Les détails de la deuxième phase doivent encore être finalisés. L’ensemble du projet est un bon exemple du modèle de partenariat privé-public préféré du gouvernement, et il y aura des opportunités pour d’autres PPP dans tous les domaines, de la construction à la fourniture de services, à mesure que le projet avance.
Comment RwandAir adopte-t-il l’innovation pour attirer des clients et s’implanter sur le marché international ?
Nous cherchons toujours des moyens de faciliter les déplacements, d’ajouter de la valeur et de nous différencier de la concurrence. Nous avons investi dans la numérisation et l’automatisation, telles que les ventes en ligne et les enregistrements en ligne, ce qui a en fait été aidé par la pandémie et l’accent mis sur le fait de faire les choses à distance.
Qatar Airways a toujours été en avance dans l’innovation, et le Rwanda est un pays très axé sur l’informatique, donc l’accord entre les deux nous permettra de compléter parfaitement l’esprit d’innovation chez l’un et l’autre.
Quelle est l’importance de la ZLECAf (Zone de libre-échange continentale africaine) pour RwandAir, et quel est votre rôle dans la promotion du commerce africain ?
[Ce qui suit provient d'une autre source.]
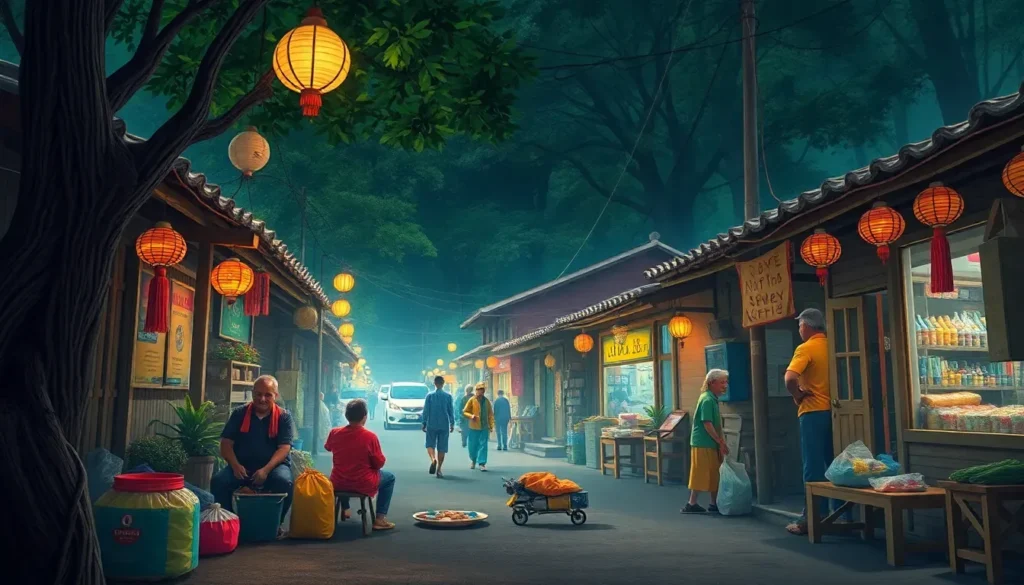 Tonghou: A Day in the Heart of this Vibrant Community 5 Tonghou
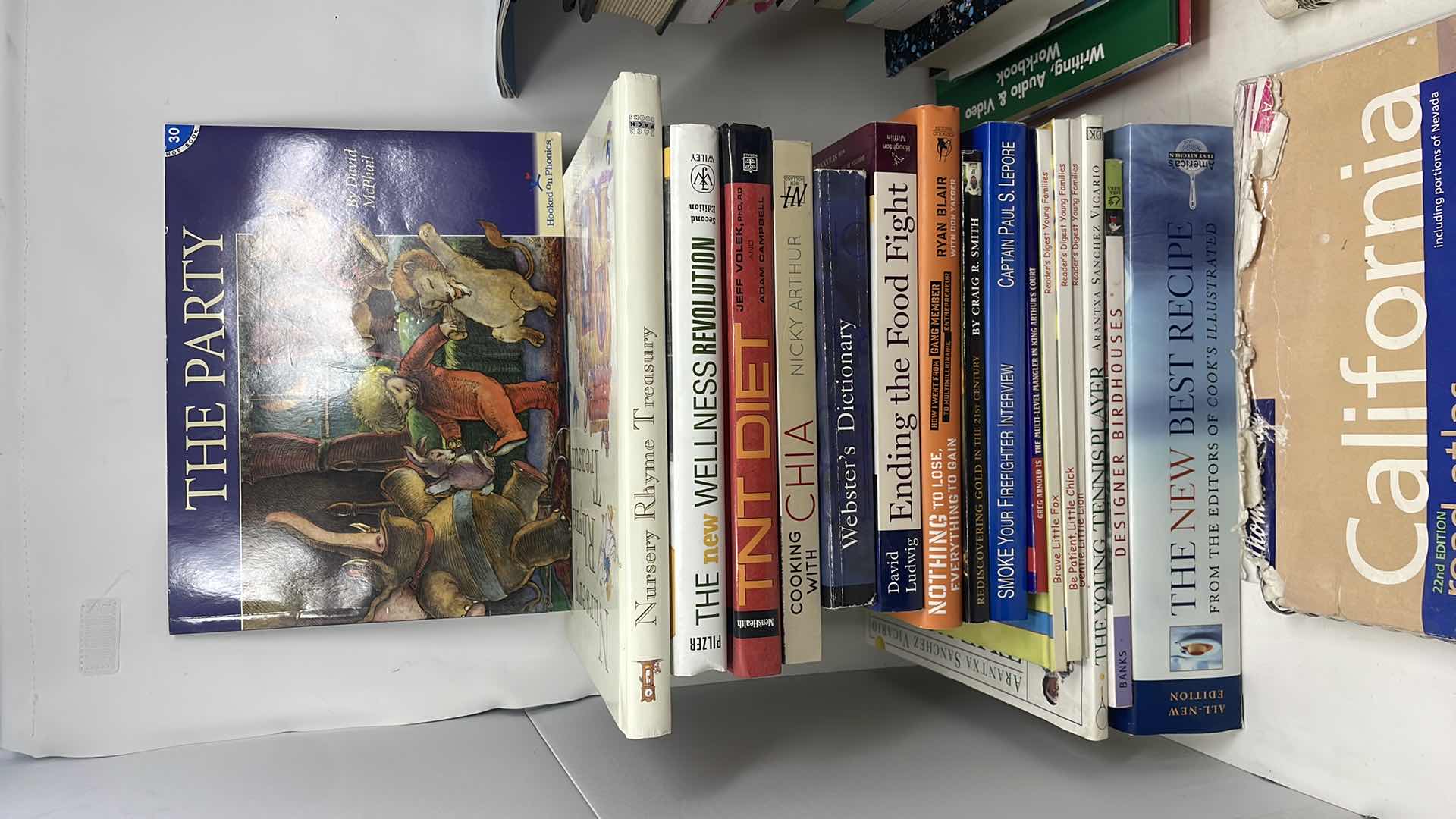 Photo 1 of MISC BOOKS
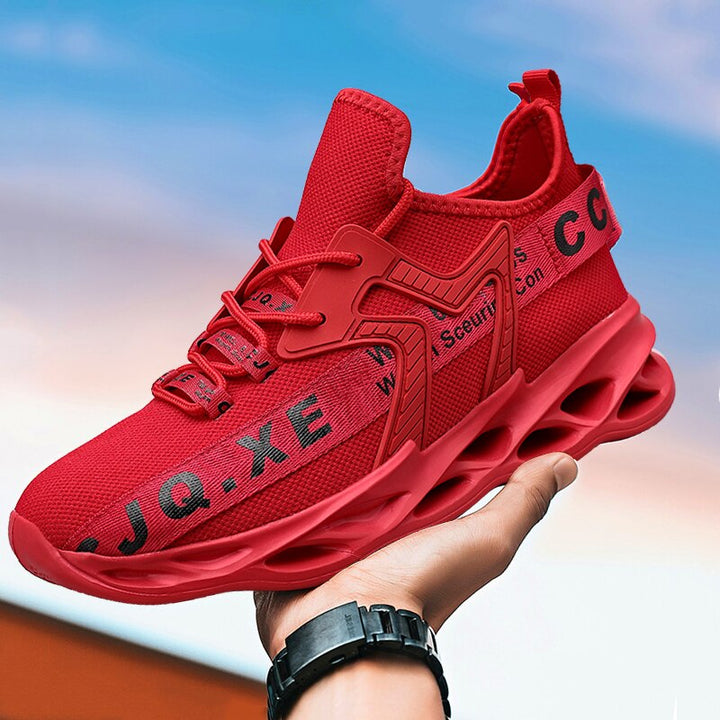 Herren-Sneaker mit hoher Schaumstoffsohle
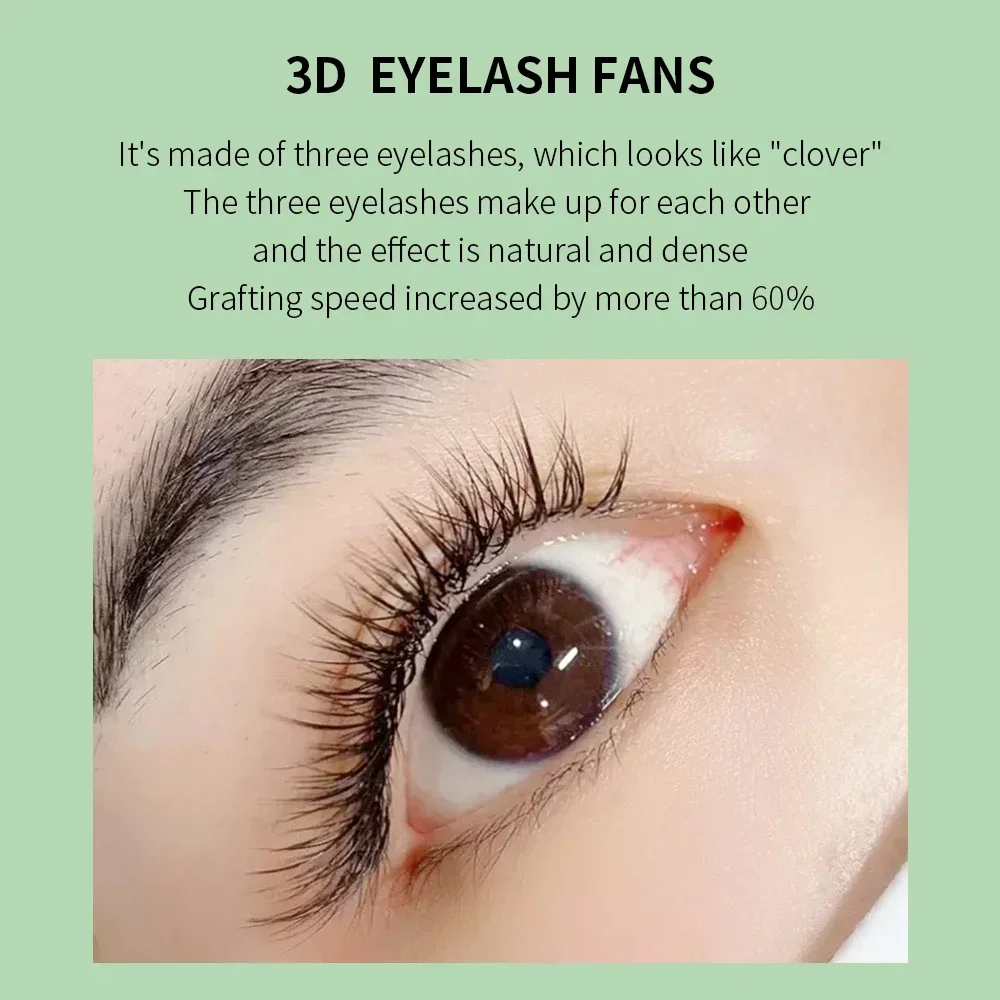 GLAMLASH 3D W 3 コア形状まつげエクステンショ - Eyelash Extension Volume Styles のレビューと価格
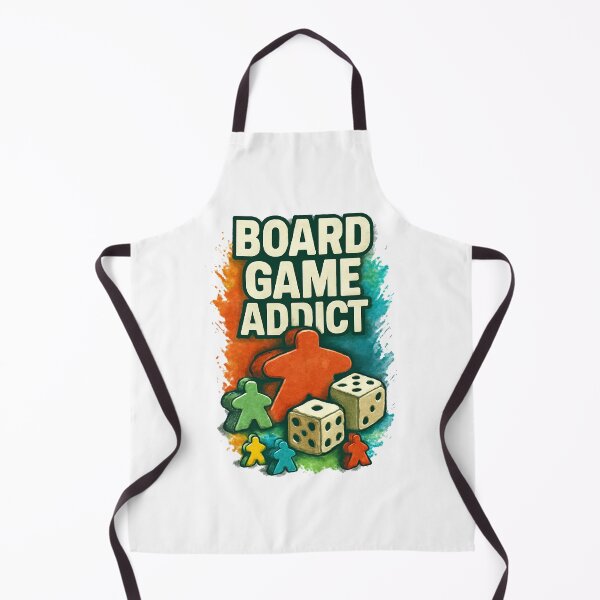 Item preview, Board Game Addict designed and sold by FBA.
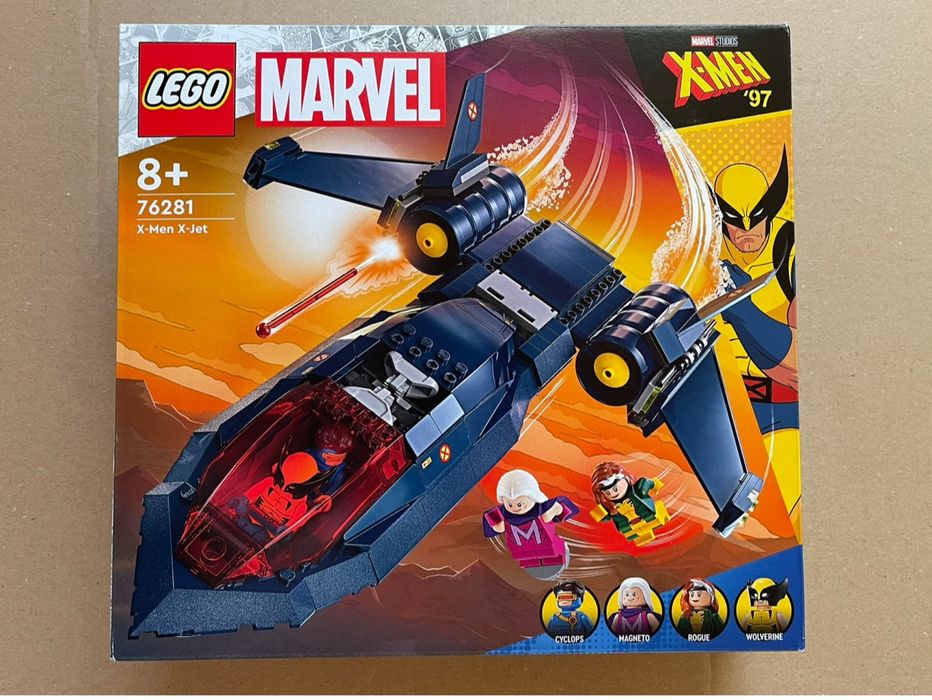 TANIO / Nowe LEGO® 76281 Marvel Super Heroes - Odrzutowiec X-Menów
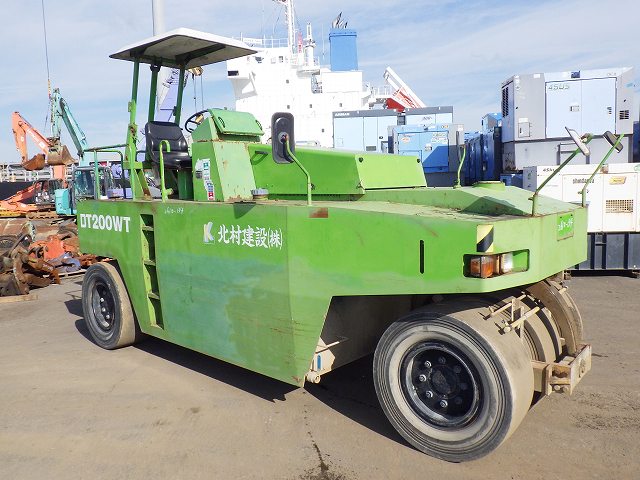 KANTO PT20WA ★ Road Equipment ★ Tire Roller, CNP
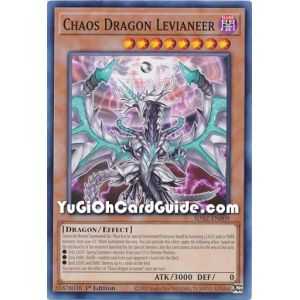 Chaos Dragon Levianeer (Common) – Albaz Strike Structure Deck | Carta YUGIOH en México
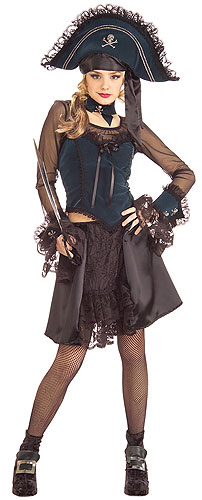 Teen Pirate Costume Queen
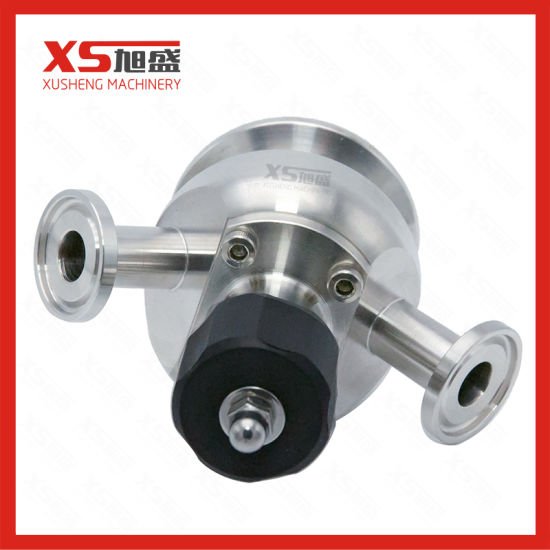 Sg/M Stainless Steel Clamped Aseptic Sterile Sampling Valve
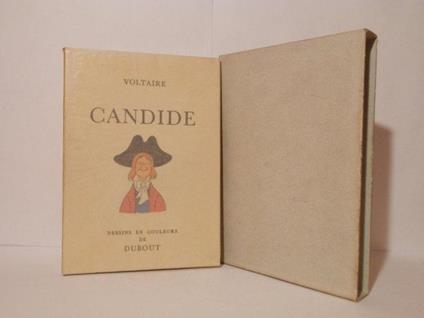Candide ou l'optimisme. Acquarelles de Dubout - Voltaire - copertina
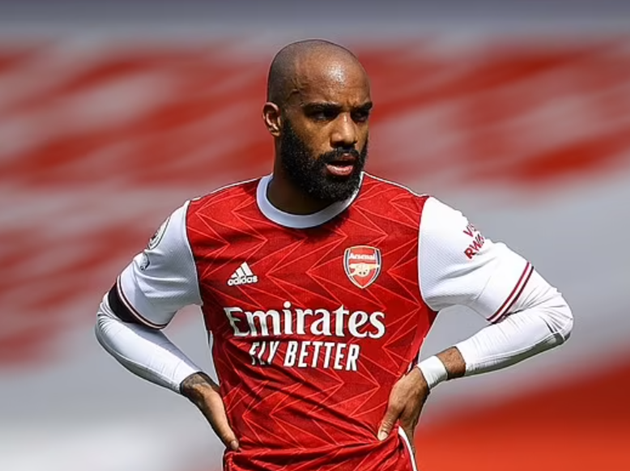 Arsenal trying to sell Lacazette  - Bóng Đá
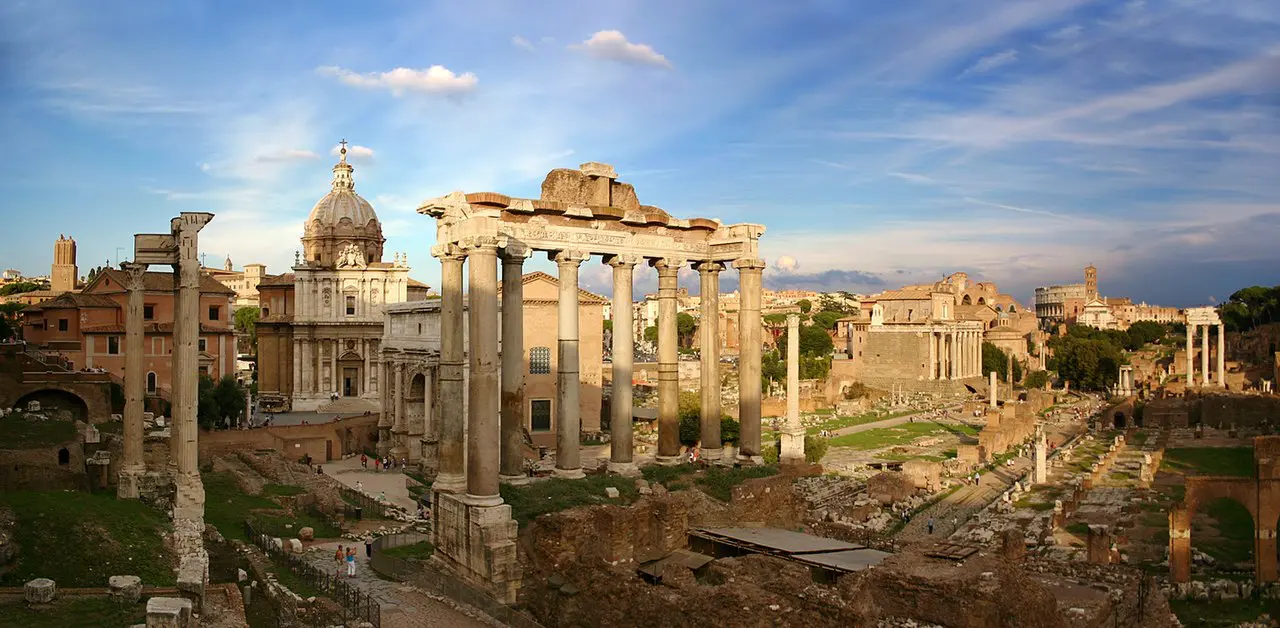 Forum Romanum Rom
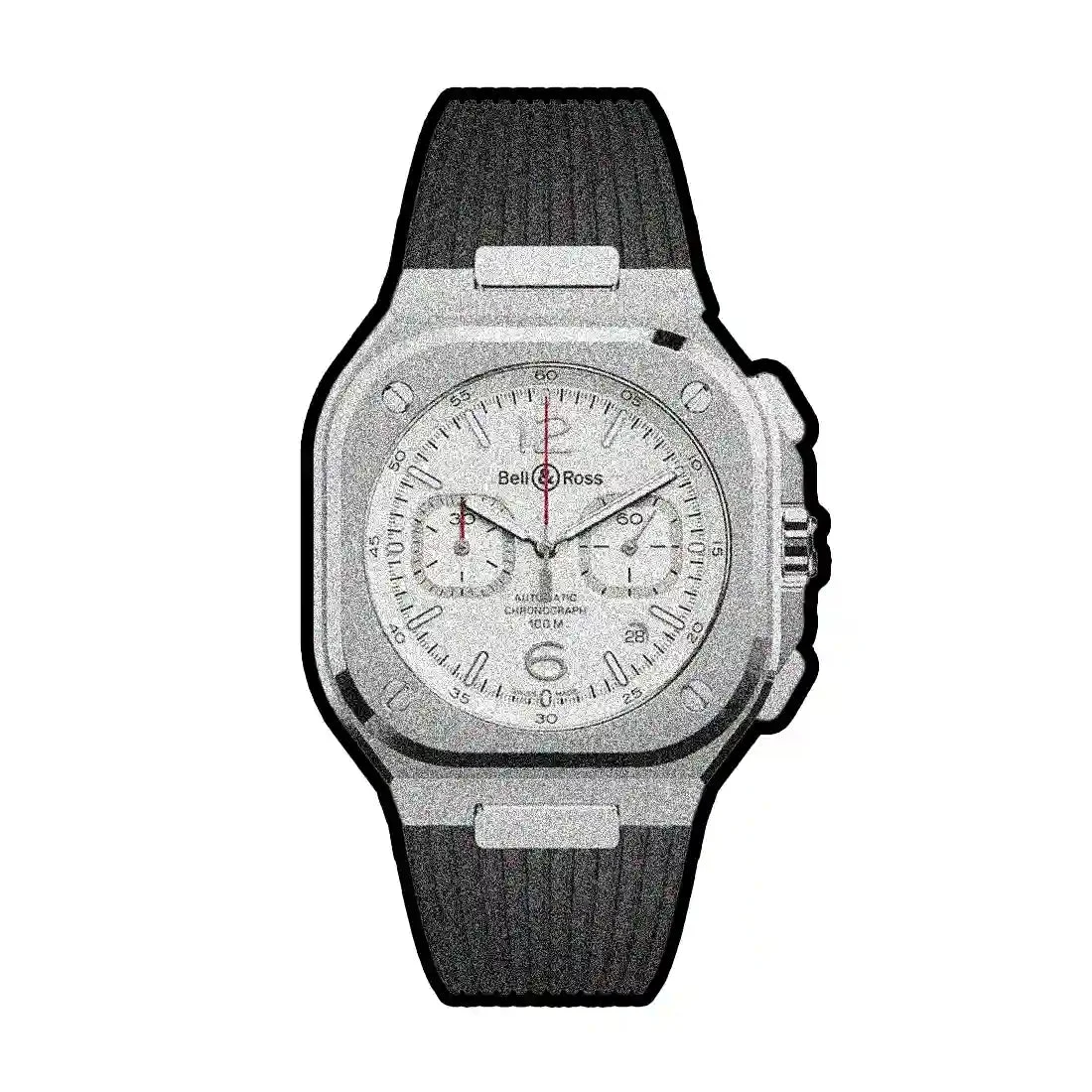 Bell & Ross Bell & Ross 33304 42 mm kol saati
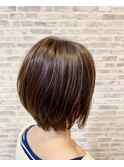 ショートボブ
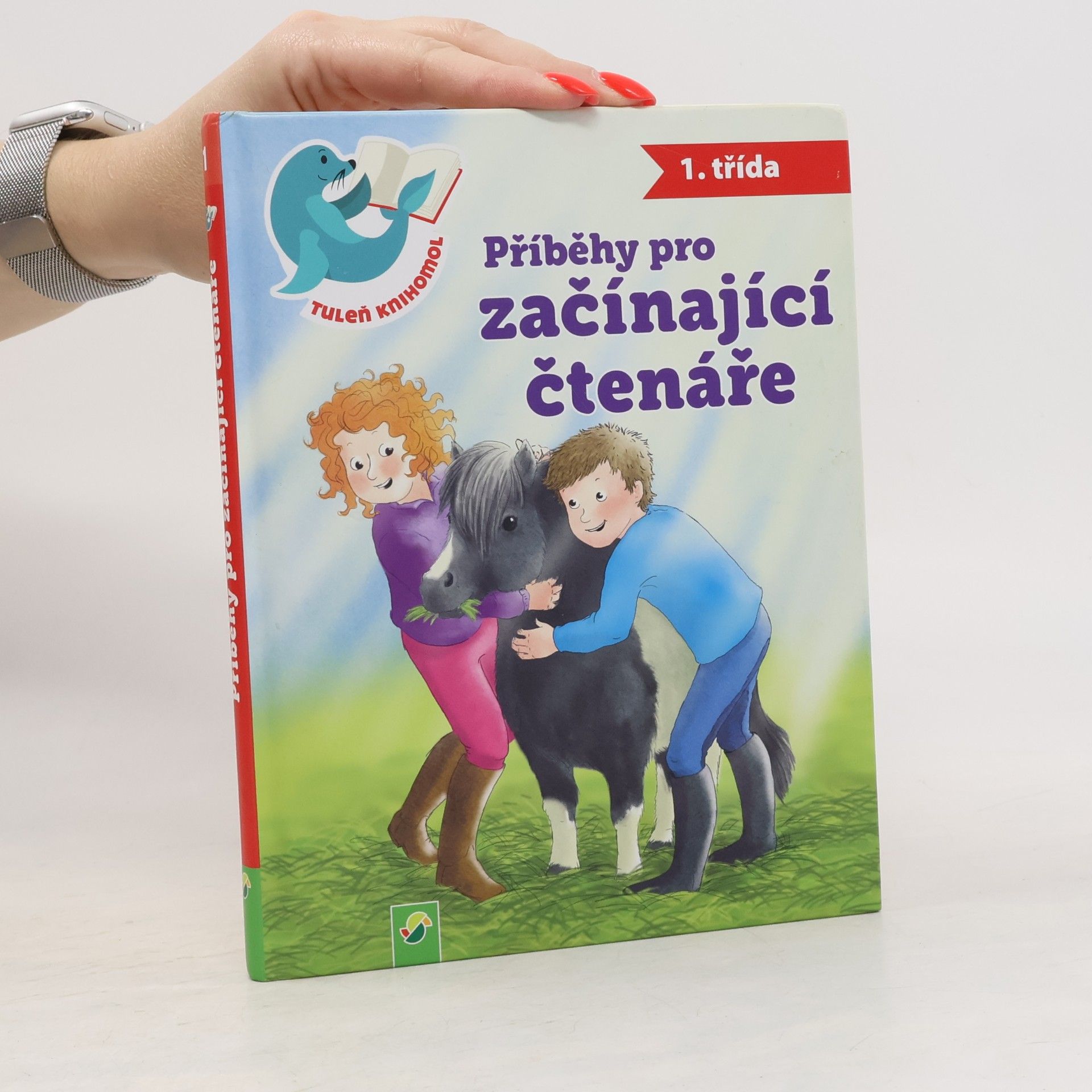 Lena Steinfeld Příběhy pro začínající čtenáře 1. třída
La finalisation de la ZLECAf bouscule la donne car elle forcera le changement dans l’économie continentale, y compris dans l’aviation. Il deviendra impossible d’exploiter une zone de libre-échange sans de larges accords de « ciel ouvert », des politiques de visa inclusives et d’autres dispositions qui faciliteront l’utilisation de nos services.
À l’heure actuelle, de nombreux obstacles existent encore à travers l’Afrique, notamment des procédures de visa compliquées, des infrastructures insuffisantes, un manque d’installations d’assistance en escale, des taxes d’aéroport prohibitives et des pistes non entretenues ou non éclairées, qui doivent tous disparaître avant que l’Afrique puisse avoir un développement durable et une industrie aéronautique abordable.
Pour que les avantages de la ZLECAf se fassent pleinement sentir, les gouvernements doivent examiner le continent de manière globale et résoudre certains de ces goulots d’étranglement afin que l’aviation puisse prospérer.
Alors que le Rwanda devient un centre régional pour le sport, le tourisme et le segment MICE (réunions, voyages de gratification, conférences et expositions), tout en promouvant des politiques favorables aux voyages au pays et à l’étranger, la ZLECAf présente aux Rwandais, à RwandAir et à notre partenariat avec le Qatar, l’opportunité de jouer un rôle crucial dans l’avenir de l’Afrique.